Exodus route

Posted by admin | | woensdag 25 januari 2012 12:42 pm

Pascha = voorbijgang van het verderf door het gestreken bloed

Exodus = uittocht en verlossing door water

Hebreeër = die door het water is heengegaan

Exodus 6 vers 1-7: Verder sprak God tot Mozes, en zeide tot hem: Ik ben de HEERE, En Ik ben aan Abraham, Izak, en Jakob verschenen, als God de Almachtige; doch met Mijn Naam HEERE ben Ik hun niet bekend geweest. En ook heb Ik Mijn verbond met hen opgericht, dat Ik hun geven zou het land Kanaän, het land hunner vreemdelingschappen, waarin zij vreemdelingen geweest zijn. En ook heb Ik gehoord het gekerm der kinderen Israëls, die de Egyptenaars in dienstbaarheid houden, en Ik heb aan Mijn verbond gedacht. Derhalve zeg tot de kinderen Israëls: Ik ben de HEERE! en Ik zal ulieden uitleiden van onder de lasten der Egyptenaren, en Ik zal u redden uit hun dienstbaarheid, en zal u verlossen door een uitgestrekten arm, en door grote gerichten; En Ik zal ulieden tot Mijn volk aannemen, en Ik zal ulieden tot een God zijn; en gijlieden zult bekennen, dat Ik de HEERE uw God ben, Die u uitleide van onder de lasten der Egyptenaren. En Ik zal ulieden brengen in dat land, waarover Ik Mijn hand opgeheven heb, dat Ik het aan Abraham, Izak, en Jakob geven zou; en Ik zal het ulieden geven tot een erfdeel, Ik, de HEERE!

God begint een twist met de afgoden van Egypteland :  uitleg bij de negen plagen

Tiende plaag : Want de zoon der dienstmaagd zal geenszins erven met den zoon der vrije (Gal. 4:28-31)

GEGEVEN INFORMATIE -
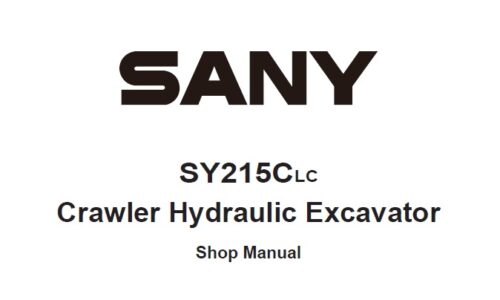 Sany SY215CLC Crawler Hydraulic Excavator Shop Manual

OPDRACHT 1 - Wat betekent het woord "Hebreeër" volgens de tekst over de route van de Exodus?
OPDRACHT 2 - Kloppen deze uitspraken met de tekst over de route van de Exodus? (a) Pascha betekent uittocht en verlossing door water. (b) God zegt dat Hij aan Abraham, Izak en Jakob verschenen is als God de Almachtige. (c) Het land dat God belooft te geven is Egypte.
Voor deze opdrachten heb je de regels niet nodig.

ANTWOORD 1 - Iemand die door het water is heengegaan.

ANTWOORD 2 -
(a) Nee: "Pascha = voorbijgang van het verderf door het gestreken bloed"
(b) Ja: "Ik ben aan Abraham, Izak, en Jakob verschenen, als God de Almachtige"
(c) Nee: "dat Ik hun geven zou het land Kanaän"